By means of a new visuo-motor synchronization paradigm we test the frequently made proposition that one’s feeling of having voluntarily made a decision to act is in fact postidictively established contingent on the outcome of their action rather than on its aim. Subjects had to (1) synchronize a key-press with the end of a random synchronization interval (SI) shorter or longer than their reaction time (RT) and (2) judge thereafter whether (Q1) SI had been long enough to allow synchronization, (Q2) their motor response had been ‘reactive’ (i.e. close to their RT) or delayed, or (Q3) whether SI was short or long. SI was denoted by the filling-up time of an annular ‘gauge’. In principle, the ‘synchronization’ key-press should be reactive for SI ≤ RT and delayed in proportion with SI for SI > RT. Instead, response time distributions were bimodal for the shortest (0 ms) and longest (500 ms) SIs and widely spread for intermediate SIs. To all three questions asked, subjects’ responses strongly correlated with SI itself (r = .62-.76) and barely with their actual response times (r = .03-.42).
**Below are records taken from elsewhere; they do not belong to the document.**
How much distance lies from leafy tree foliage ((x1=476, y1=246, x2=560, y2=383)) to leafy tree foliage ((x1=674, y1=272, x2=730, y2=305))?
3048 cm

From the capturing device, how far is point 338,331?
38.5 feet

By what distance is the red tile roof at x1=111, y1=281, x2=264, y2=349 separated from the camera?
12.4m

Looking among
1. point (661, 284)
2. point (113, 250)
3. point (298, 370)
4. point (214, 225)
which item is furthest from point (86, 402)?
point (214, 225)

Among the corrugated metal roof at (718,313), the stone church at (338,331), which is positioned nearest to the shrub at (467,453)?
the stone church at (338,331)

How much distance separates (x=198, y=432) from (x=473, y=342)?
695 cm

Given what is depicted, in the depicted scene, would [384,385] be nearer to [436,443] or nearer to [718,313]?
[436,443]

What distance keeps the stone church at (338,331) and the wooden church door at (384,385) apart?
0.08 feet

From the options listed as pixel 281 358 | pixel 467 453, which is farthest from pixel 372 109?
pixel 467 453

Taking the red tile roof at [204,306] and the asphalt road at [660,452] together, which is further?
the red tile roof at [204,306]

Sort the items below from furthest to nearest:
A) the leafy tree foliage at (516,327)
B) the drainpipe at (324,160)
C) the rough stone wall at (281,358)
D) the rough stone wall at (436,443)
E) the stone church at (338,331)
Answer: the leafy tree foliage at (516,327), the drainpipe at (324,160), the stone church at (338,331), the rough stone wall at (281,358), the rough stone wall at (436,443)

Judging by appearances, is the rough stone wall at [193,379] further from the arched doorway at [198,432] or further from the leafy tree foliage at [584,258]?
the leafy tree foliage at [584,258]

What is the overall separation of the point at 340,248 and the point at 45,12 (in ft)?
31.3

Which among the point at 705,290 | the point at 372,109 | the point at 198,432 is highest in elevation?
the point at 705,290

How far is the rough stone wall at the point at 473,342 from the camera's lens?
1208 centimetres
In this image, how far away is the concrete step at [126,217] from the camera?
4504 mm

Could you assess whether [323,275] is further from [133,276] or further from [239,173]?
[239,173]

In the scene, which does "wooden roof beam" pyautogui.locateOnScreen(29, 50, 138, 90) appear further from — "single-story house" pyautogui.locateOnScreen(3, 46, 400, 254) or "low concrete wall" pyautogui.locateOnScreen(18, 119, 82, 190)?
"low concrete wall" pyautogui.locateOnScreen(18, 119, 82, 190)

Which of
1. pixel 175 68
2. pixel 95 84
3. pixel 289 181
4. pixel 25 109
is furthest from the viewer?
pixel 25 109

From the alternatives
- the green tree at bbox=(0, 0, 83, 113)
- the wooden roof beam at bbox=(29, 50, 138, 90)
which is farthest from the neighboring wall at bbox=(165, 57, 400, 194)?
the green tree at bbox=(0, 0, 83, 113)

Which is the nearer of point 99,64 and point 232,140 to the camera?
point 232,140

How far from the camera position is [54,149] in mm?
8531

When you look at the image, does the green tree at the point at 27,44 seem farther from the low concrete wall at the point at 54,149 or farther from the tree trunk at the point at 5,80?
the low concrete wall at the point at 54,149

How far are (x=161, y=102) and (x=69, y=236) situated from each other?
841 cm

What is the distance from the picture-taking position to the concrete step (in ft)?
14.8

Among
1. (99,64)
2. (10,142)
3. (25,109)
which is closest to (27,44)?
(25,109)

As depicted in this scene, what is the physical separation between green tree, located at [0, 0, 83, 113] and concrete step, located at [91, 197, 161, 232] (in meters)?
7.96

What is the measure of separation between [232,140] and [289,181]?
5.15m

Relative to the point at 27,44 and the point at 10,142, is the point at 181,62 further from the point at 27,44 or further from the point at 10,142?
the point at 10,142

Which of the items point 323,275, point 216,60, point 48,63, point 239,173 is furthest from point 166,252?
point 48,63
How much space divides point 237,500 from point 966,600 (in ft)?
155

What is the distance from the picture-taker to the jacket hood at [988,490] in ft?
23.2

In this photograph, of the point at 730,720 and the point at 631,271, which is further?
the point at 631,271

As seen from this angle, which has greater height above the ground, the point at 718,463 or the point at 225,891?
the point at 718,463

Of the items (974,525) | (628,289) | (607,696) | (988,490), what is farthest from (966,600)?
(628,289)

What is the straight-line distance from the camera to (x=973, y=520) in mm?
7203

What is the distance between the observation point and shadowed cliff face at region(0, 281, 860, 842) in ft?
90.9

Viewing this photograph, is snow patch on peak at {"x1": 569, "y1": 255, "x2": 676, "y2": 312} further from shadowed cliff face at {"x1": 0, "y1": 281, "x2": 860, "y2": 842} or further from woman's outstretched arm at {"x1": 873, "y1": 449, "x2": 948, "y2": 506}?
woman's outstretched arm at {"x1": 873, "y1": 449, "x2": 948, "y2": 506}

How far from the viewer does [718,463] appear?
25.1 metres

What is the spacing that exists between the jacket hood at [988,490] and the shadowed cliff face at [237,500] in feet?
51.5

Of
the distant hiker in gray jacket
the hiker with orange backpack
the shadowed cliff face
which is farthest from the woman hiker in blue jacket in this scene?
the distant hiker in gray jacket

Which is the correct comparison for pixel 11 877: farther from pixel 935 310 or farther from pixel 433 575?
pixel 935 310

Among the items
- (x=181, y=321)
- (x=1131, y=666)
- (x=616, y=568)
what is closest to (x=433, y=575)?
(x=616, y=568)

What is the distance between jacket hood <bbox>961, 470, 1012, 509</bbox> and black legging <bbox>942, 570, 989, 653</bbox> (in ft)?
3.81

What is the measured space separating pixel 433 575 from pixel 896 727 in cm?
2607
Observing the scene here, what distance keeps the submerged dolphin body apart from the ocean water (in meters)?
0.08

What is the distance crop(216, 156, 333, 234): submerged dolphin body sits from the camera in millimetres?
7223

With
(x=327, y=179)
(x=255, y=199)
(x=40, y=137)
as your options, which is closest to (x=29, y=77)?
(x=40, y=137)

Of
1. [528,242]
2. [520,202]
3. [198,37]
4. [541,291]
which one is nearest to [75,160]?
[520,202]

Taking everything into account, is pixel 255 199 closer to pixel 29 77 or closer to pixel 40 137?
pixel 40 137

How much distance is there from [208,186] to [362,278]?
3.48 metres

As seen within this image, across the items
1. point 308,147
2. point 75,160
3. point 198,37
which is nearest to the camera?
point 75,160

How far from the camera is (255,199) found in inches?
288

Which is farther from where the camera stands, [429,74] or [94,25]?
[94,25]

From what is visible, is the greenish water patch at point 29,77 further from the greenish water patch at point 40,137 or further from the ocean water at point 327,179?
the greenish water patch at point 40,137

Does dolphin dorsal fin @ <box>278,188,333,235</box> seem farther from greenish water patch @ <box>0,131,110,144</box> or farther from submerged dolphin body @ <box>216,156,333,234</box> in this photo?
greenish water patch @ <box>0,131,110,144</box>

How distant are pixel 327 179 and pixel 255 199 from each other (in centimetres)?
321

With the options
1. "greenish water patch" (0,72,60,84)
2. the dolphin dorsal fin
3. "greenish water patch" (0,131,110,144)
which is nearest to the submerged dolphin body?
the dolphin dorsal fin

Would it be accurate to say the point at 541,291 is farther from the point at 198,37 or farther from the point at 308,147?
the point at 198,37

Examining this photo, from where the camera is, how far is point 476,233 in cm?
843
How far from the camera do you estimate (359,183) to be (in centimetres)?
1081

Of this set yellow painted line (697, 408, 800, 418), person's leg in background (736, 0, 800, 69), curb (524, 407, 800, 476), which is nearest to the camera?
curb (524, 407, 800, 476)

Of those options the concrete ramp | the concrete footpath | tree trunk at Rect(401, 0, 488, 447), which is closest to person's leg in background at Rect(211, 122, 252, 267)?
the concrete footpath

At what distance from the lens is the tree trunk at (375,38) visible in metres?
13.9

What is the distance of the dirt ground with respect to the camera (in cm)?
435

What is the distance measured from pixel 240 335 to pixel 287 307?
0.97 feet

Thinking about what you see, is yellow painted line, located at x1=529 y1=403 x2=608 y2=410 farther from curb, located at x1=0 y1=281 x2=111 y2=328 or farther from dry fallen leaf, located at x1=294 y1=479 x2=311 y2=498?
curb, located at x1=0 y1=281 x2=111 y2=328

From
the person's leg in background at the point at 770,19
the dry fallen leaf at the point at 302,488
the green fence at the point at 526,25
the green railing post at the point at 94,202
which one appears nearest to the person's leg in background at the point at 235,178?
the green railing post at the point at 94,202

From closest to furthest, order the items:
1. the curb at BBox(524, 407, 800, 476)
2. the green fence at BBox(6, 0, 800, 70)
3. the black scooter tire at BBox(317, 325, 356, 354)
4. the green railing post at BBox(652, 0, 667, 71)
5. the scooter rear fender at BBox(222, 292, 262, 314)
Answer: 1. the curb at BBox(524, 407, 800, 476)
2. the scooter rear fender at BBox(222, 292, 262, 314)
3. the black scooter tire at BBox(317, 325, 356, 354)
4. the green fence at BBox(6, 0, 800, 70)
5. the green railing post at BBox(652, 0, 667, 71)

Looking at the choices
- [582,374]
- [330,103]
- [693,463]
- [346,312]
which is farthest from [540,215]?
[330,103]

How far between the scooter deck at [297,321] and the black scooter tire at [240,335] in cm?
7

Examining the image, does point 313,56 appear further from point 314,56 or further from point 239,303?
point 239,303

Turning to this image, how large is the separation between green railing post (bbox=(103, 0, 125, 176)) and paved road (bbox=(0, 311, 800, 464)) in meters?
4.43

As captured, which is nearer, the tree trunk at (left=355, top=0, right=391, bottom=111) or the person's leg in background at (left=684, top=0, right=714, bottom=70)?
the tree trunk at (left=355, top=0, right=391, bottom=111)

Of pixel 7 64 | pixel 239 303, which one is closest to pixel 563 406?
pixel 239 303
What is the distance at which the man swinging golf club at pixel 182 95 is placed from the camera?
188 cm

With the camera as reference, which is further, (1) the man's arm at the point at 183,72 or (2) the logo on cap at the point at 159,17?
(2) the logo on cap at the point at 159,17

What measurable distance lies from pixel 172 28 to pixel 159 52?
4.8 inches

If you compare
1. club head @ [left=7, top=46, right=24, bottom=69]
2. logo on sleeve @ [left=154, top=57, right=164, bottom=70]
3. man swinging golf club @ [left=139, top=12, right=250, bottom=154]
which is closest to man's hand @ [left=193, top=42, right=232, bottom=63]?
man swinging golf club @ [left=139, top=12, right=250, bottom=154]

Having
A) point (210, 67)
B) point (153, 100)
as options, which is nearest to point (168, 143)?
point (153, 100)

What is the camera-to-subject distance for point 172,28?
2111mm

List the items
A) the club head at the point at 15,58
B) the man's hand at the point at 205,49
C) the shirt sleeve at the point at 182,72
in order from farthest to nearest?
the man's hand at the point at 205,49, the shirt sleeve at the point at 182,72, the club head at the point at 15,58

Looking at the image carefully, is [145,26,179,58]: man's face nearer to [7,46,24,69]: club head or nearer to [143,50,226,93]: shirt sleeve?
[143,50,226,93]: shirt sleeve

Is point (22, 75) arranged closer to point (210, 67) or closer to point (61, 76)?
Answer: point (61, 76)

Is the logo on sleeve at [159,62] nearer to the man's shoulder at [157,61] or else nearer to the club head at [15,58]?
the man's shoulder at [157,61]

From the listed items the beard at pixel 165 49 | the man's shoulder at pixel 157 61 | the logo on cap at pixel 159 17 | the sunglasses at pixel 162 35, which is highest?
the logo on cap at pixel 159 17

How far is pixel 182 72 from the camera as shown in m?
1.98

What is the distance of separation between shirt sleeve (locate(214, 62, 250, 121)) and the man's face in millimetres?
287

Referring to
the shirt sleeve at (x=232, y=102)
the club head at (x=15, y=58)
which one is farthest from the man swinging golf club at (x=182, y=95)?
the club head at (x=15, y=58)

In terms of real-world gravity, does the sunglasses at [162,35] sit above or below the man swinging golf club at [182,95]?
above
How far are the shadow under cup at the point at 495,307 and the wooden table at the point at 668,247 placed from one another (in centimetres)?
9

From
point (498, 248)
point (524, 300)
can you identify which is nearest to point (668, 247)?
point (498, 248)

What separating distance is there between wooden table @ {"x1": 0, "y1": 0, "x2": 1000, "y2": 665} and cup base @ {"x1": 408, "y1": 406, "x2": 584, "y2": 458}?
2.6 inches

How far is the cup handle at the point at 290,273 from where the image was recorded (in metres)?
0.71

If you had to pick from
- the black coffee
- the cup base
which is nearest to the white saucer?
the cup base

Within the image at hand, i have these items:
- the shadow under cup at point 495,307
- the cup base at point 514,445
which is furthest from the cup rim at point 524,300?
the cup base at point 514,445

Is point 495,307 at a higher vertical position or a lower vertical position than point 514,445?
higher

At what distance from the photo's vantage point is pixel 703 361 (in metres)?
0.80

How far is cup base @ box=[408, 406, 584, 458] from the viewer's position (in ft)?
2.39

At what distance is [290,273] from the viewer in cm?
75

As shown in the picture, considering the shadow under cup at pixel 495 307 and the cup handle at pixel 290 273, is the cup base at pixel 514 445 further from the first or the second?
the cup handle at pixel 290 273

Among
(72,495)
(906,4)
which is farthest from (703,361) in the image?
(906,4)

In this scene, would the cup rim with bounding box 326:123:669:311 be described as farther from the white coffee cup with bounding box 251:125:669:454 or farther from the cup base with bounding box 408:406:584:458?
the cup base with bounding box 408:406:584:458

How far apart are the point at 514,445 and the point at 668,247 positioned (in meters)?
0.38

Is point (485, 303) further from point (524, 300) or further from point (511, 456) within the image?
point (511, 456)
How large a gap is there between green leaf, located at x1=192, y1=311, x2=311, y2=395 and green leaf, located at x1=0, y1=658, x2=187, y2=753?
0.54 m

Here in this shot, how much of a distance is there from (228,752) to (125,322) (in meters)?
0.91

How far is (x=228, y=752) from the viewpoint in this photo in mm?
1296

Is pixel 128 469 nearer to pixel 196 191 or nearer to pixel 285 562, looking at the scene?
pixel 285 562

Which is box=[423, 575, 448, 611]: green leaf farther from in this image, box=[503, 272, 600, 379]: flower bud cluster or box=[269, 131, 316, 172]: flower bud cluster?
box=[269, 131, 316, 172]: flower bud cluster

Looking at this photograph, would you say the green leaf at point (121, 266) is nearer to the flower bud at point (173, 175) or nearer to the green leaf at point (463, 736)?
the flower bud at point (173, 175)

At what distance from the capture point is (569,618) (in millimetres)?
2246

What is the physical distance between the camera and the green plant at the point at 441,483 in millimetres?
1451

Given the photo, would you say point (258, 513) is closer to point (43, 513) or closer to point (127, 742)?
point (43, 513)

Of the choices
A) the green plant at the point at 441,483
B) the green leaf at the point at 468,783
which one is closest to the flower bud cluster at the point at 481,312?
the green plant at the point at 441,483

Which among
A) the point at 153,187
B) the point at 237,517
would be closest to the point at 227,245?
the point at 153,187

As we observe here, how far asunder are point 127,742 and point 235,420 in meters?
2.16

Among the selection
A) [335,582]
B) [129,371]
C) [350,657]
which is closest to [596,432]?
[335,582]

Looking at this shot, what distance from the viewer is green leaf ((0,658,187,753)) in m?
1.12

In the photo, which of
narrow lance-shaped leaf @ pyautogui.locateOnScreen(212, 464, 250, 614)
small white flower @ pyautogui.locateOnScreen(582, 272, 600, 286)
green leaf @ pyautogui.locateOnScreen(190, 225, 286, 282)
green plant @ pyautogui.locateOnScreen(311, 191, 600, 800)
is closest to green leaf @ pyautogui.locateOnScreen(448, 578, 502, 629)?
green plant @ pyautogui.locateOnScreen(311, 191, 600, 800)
Hence subjects’ introspective judgments on their trial-by-trial potential capability to synchronize their motor response (Q1) and on their reactive vs. delayed response mode reflected the objective cause of their action rather than being ‘corrupted’ by its outcome (namely their actual response time). That subjects could not reliably decide whether their motor response was reactive or delayed implies that they did not have retrospective access to (or did not remember) their motor decisions which amounts to say that they could not decide on the intentionality of their actions.